▸ **The task**
Please write out, exactly as they appear, the line containing "family: Muridae" and every line after it to the end of the records, and nothing more.

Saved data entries
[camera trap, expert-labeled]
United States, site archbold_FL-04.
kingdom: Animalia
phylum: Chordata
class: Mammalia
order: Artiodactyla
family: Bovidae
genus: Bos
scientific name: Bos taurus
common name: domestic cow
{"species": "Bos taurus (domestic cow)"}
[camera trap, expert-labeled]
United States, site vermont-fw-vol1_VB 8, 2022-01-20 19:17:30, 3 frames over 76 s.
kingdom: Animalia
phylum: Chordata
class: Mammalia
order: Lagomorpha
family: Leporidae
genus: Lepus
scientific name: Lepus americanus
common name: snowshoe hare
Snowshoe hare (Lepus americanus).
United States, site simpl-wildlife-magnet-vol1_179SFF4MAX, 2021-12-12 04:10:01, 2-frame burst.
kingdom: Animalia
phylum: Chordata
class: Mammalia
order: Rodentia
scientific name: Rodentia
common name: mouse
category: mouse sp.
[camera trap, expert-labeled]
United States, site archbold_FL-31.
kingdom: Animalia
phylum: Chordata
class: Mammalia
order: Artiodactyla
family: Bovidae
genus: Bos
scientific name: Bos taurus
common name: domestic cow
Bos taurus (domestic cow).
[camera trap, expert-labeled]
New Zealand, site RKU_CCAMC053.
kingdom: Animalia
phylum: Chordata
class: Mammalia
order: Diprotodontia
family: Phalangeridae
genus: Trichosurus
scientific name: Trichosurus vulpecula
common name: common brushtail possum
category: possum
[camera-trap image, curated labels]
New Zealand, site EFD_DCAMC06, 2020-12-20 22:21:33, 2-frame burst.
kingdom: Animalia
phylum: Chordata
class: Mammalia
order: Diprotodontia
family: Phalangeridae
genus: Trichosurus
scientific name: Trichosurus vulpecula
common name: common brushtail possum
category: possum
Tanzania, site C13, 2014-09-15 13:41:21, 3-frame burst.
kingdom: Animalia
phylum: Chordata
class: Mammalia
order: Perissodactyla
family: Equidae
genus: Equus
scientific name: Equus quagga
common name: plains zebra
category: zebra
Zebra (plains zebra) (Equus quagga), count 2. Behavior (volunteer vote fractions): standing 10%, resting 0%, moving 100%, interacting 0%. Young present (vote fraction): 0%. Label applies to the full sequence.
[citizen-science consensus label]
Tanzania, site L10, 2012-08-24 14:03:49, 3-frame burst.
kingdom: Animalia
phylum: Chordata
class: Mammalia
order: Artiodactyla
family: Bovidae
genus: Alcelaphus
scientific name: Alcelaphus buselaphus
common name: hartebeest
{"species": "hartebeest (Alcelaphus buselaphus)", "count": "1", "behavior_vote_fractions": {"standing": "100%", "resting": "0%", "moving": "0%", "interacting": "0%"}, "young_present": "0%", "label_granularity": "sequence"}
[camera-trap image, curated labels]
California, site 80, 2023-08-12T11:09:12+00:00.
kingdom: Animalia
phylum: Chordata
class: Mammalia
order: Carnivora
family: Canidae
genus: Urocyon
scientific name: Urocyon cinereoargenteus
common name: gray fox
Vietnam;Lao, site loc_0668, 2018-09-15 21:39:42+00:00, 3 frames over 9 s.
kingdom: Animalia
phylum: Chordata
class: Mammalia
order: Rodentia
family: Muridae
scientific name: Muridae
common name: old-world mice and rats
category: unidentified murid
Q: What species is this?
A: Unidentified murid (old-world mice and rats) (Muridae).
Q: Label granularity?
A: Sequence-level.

▸ **Solution for this problem**
family: Muridae
scientific name: Muridae
common name: old-world mice and rats
category: unidentified murid
Q: What species is this?
A: Unidentified murid (old-world mice and rats) (Muridae).
Q: Label granularity?
A: Sequence-level.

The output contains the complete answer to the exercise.